According to a report by the British Columbia Ministry of Forests, Lands, and Natural Resource Operations, in 2001, the Mountain Pine beetle damaged almost 800,000 hectares of forest in BC. This amount continued to increase yearly, reaching over 18 million hectares of damaged forest by 2011; which included a substantial amount of commercially valuable pine, and was combated with a multi-million dollar Mountain Pine Beetle Action Plan implemented in 2001.

“The white spruce represents a significant percentage of the trees in those forests and across Canada,” noted Birol.“That’s why understanding the spruce biology at the genomic level will allow us to protect them against changing conditions and their effects.”

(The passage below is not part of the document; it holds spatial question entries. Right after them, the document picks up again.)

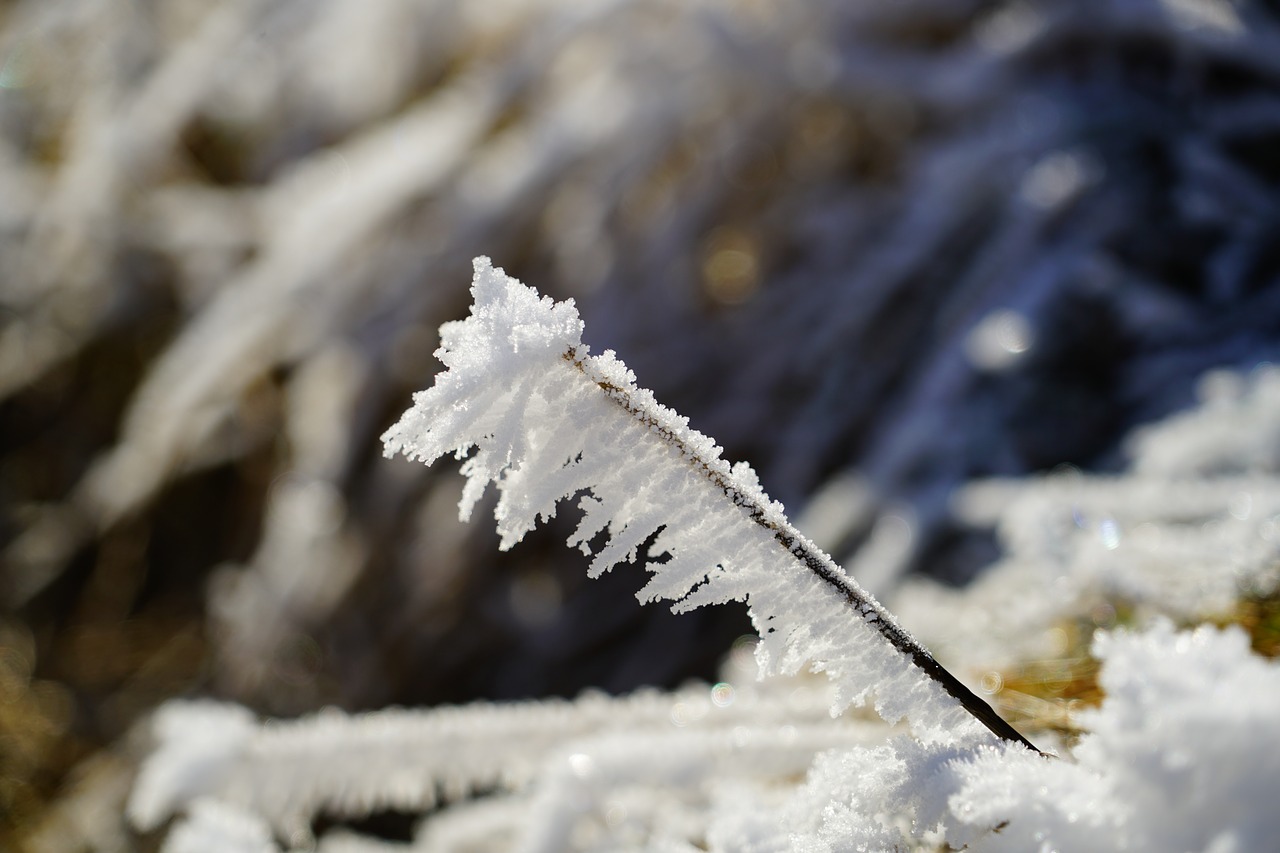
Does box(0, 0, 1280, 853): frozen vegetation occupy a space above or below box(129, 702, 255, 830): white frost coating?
above

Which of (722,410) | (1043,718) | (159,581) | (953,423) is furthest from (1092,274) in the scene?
(159,581)

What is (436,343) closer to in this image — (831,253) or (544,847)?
(831,253)

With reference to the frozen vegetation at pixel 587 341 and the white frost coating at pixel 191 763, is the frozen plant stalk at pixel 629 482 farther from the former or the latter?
the white frost coating at pixel 191 763

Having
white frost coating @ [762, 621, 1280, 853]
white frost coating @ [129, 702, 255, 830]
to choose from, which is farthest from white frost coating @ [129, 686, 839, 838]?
white frost coating @ [762, 621, 1280, 853]

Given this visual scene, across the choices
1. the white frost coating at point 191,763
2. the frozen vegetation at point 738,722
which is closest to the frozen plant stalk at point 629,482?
the frozen vegetation at point 738,722

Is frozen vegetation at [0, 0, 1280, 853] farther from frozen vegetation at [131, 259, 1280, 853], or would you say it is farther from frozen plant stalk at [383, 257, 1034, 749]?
frozen plant stalk at [383, 257, 1034, 749]

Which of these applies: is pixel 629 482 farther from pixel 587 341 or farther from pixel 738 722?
pixel 587 341

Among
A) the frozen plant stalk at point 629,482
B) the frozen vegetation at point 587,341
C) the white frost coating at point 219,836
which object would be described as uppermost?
the frozen vegetation at point 587,341
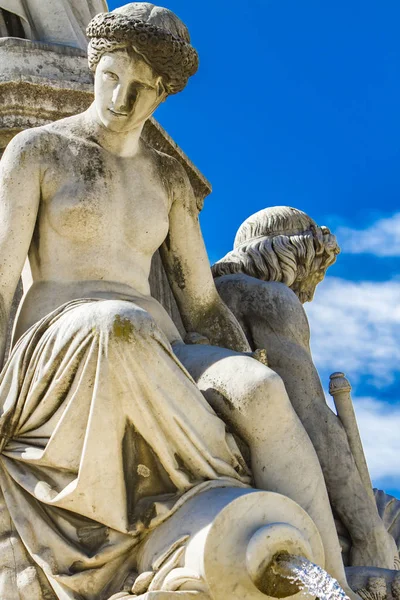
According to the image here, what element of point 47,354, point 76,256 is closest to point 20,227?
point 76,256

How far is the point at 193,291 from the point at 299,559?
1922 millimetres

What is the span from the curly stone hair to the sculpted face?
0.13 ft

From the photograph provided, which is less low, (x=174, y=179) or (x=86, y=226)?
(x=174, y=179)

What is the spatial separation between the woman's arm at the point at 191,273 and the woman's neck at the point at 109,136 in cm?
36

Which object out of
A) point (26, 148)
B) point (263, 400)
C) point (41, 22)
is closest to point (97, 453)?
point (263, 400)

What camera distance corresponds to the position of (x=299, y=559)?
564cm

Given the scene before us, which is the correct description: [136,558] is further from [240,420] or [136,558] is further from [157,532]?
[240,420]

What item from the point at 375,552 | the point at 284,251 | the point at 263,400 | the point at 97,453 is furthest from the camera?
the point at 284,251

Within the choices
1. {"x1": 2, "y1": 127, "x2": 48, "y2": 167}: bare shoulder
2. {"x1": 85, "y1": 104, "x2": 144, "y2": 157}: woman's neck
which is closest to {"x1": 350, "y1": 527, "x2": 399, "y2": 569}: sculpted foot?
{"x1": 85, "y1": 104, "x2": 144, "y2": 157}: woman's neck

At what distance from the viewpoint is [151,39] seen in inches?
258

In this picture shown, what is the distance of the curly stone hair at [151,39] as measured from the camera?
6.56 m

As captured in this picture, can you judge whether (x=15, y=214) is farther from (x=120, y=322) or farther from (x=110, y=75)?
(x=120, y=322)

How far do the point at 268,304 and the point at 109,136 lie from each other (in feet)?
5.70

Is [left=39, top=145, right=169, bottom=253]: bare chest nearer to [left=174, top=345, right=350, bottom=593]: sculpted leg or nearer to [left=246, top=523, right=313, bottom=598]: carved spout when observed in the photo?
[left=174, top=345, right=350, bottom=593]: sculpted leg
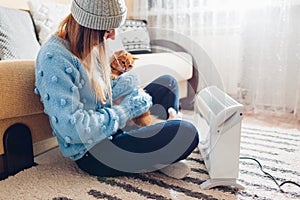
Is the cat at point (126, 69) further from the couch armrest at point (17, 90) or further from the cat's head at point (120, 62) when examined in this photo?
the couch armrest at point (17, 90)

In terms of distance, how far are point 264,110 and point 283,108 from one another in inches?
4.6

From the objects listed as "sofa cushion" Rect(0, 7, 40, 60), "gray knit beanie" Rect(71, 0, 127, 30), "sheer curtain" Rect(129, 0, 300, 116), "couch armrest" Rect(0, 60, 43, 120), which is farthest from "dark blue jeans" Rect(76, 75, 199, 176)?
"sheer curtain" Rect(129, 0, 300, 116)

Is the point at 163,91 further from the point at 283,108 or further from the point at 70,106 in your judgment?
the point at 283,108

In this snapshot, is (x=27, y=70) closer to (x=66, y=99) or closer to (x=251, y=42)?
(x=66, y=99)

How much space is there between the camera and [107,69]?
0.94m

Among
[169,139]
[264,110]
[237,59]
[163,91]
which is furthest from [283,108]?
[169,139]

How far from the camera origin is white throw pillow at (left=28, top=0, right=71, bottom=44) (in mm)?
1506

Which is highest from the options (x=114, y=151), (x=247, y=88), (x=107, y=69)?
(x=107, y=69)

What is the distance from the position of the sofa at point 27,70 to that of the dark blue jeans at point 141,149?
198 mm

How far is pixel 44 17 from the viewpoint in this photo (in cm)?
154

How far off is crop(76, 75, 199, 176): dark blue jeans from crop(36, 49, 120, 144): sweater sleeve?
0.24 feet

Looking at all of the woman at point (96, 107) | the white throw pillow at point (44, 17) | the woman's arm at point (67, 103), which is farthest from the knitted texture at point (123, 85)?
the white throw pillow at point (44, 17)

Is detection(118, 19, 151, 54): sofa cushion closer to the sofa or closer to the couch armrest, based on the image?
the sofa

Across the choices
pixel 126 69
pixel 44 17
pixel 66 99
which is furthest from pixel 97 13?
pixel 44 17
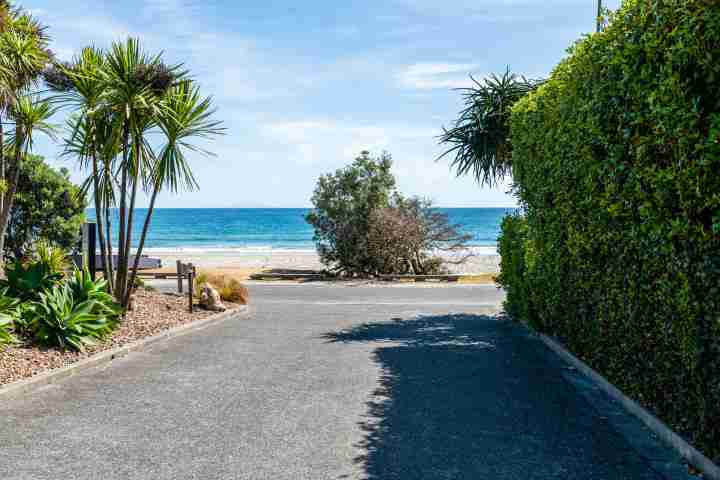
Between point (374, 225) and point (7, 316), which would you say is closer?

The Mountain pine beetle has become more prevalent in Canada in recent years due to the fact that the BC interior has recently not experienced the extreme winter weather which killed vast amounts of the beetles in the past; the last such weather event occurred in 1995 / 96.

There is also a dramatically higher amount of healthy trees in BC, as a result of BC’s wildfire management program being established in the last century. The research team’s hopes to combat this epidemic with this new genome research.

While Birol says that in the very competitive field in which this research is taking place, their Canadian project “has the most bang for the buck!” as it is “the first to report a genome at this level of construction.”

He added, “We are not done yet . . . just like the human genome, it will take several more years to ‘complete’ the spruce genome. And, it is a worthy effort, where competitors have to — and will — work together to accomplish.”